Tuesday, April 21, 2020
He'd come to San Francisco by ship from New York (via train across Panama), took a ferry to Oakland, and walked to Yosemite from there, via Pacheco Pass and the Coulterville Free Trail. He was expressly focused on seeing Yosemite, as he'd read about the Valley and the sequoias back east. We often picture him alone but he journeyed with another traveler, who'd been on the ship with him. He and Joseph Chilwell spent about two springtime weeks exploring Yosemite Valley and Mariposa Grove (he went right past the sequoias of Tuolumne and Merced Groves unawares), and he met Galen Clark along the way. The Valley and Grove were already protected lands, granted by Washington, D.C. to the care of Sacramento a few years prior. After their visit he and his companion left the mountains to seek ranch work in the lowest foothills near Snelling.
Somewhere on this short trek, Muir turns 30. How excited he must've been, exploring this new place at this vibrant time of year - and how daunting to be solo without Instagram, Zoom or TripAdvisor. Was there cake? Candles? Any presents? Did he even tell anyone it was his birthday? Just over a year later, Muir returns to the mountains with the sheep. It's a couple of years after that point that he starts to transition from the life of a transient laborer to that of a writer/naturalist, then conservationist and widely known public figure.
I think we are lucky to have had someone as generously-minded as Muir (and Clark, whose 206th birthday was 3 weeks ago) passing through Yosemite. I truly hope that someone wished him a happy birthday, raised a glass, or thought of him from home in Wisconsin or Scotland. May we all give a moment today to turn our thoughts to Muir's contributions to our lives...
Monday, March 9, 2020
We are curious to see what COVID-19 does to Yosemite visitation this season, where people over 60 are advised to stay home, large gatherings are to be avoided and many people don't want to travel. My May trip to our sister national parks in China has cancelled, but I hope to go in September. With our park getting at least 25% of its visitors from other countries, we expect to see less of the world in Yosemite. The park will be here nonetheless.
Tuesday, December 24, 2019
Slash piles are putting up smoke in the Valley now.
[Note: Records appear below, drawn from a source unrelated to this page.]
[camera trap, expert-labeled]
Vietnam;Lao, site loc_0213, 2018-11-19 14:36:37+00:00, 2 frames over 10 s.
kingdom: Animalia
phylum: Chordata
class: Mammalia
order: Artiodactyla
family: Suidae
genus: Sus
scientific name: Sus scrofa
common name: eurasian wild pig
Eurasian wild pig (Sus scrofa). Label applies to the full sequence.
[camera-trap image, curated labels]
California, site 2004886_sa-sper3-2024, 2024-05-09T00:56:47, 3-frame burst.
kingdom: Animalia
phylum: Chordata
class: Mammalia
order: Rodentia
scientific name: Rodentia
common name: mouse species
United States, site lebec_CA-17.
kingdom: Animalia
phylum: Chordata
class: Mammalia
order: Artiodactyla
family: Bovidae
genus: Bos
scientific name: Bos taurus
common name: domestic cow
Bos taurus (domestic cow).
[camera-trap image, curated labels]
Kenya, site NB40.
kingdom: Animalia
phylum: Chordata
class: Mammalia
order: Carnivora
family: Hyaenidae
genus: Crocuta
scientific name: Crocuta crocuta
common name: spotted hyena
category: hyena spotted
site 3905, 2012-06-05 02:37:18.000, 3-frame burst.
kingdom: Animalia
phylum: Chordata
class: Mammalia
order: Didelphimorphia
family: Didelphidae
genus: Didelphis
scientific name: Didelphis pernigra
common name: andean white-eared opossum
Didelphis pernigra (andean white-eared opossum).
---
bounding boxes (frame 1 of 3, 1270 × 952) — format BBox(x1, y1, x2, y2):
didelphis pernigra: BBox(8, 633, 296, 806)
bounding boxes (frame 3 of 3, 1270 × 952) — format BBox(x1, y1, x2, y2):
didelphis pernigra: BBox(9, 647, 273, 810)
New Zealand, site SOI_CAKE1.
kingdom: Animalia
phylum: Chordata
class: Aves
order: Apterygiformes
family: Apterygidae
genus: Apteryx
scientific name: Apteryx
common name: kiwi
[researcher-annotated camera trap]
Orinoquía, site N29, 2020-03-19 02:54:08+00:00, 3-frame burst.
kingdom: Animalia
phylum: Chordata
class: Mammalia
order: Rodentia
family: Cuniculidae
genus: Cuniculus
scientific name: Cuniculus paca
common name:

We are disappointed that our well-regarded Superintendent has been re-assigned to Denver by NPS HQ, but we are pleased to have the respected Cicely Muldoon arriving to cover in a temporary role that we hope will become permanent.
We've just renewed our sister park arrangement with Huangshan National Park in China for another five years.returning there and to Jiuzhaigou in May.
Saturday, June 29, 2019
The partial opening of Tioga during the past week, with one-hour morning and afternoon windows is something new. While cars can't stop on the transit (except to drop-off or pick-up backpackers with permits), the windows have been heavily used by visitors and locals moving between eastern and western California.
NPS has generously allowed bicycles to ride Tioga during all daylight hours. This is one of the best bike rides on earth and is a terrific national park experience. Birds, running water, and the purr of bike tires - so nice!